▶ [TASK STATEMENT]: Can you repeat the Wang Yongpo text word for word, starting with "Wang Yongpo (;" and going on through "a torn ligament."?

▶ [TEXT SEGMENT]:
◇ ◇ ◇ ◇

Wang Yongpo (;  ; born 19 January 1987) is a Chinese professional footballer who currently plays for Chinese Super League club Shenzhen F.C.

Club career
Wang Yongpo started his football career in 2004 when he was promoted from Shandong Luneng's youth academy to the club's first team squad. He made his debut for the club on 4 December 2004 in a 1-1 draw against Tianjin Teda. His progression within the team continued the following season when he made several appearances throughout the 2005 season. He would rise to prominence within the club during the 2007 season when teammate Zheng Zhi left the team to join Charlton Athletic. With significantly more playing time throughout the season, he played a key attacking role within the club.  By the 2008 season he had become a vital player, playing 16 games and scoring seven goals for Shandong despite missing much of the season with a torn ligament.

◇ ◇ ◇ ◇

▶ [MATERIAL SUPPLIED]:
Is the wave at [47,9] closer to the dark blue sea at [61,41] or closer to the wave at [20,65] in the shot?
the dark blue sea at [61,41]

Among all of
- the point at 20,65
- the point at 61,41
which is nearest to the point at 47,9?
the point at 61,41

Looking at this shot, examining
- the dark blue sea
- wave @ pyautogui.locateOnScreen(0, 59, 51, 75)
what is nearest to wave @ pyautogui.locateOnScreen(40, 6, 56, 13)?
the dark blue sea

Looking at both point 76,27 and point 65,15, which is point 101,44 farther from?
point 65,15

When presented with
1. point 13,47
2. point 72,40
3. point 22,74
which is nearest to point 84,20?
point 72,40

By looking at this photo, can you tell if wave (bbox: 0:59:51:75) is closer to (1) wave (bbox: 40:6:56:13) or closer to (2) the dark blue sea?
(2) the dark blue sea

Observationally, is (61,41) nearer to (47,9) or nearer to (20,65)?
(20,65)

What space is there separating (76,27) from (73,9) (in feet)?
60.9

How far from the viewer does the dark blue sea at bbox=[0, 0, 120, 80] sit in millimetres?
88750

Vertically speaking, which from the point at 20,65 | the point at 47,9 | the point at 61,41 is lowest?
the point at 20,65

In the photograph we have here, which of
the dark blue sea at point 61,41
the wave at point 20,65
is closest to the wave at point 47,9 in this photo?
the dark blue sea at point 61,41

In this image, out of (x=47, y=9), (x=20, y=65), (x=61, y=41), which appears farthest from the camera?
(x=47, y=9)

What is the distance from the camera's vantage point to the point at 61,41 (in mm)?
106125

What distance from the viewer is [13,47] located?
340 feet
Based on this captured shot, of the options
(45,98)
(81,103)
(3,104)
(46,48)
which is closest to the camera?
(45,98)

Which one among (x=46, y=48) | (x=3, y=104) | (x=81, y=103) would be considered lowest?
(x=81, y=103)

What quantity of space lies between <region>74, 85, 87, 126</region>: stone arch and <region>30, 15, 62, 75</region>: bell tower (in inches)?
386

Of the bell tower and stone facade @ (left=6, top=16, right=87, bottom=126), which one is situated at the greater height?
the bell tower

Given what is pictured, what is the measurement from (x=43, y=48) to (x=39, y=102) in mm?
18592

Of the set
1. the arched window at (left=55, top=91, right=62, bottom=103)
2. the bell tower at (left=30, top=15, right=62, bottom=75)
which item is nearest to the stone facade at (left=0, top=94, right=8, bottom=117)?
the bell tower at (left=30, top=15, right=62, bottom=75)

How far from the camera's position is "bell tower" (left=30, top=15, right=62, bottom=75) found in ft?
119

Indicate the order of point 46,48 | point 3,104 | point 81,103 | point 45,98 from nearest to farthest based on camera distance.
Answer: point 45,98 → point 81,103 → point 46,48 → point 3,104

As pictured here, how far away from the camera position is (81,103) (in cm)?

◇ ◇ ◇ ◇

▶ [WRITTEN ANSWER]:
Wang Yongpo (;  ; born 19 January 1987) is a Chinese professional footballer who currently plays for Chinese Super League club Shenzhen F.C.

Club career
Wang Yongpo started his football career in 2004 when he was promoted from Shandong Luneng's youth academy to the club's first team squad. He made his debut for the club on 4 December 2004 in a 1-1 draw against Tianjin Teda. His progression within the team continued the following season when he made several appearances throughout the 2005 season. He would rise to prominence within the club during the 2007 season when teammate Zheng Zhi left the team to join Charlton Athletic. With significantly more playing time throughout the season, he played a key attacking role within the club.  By the 2008 season he had become a vital player, playing 16 games and scoring seven goals for Shandong despite missing much of the season with a torn ligament.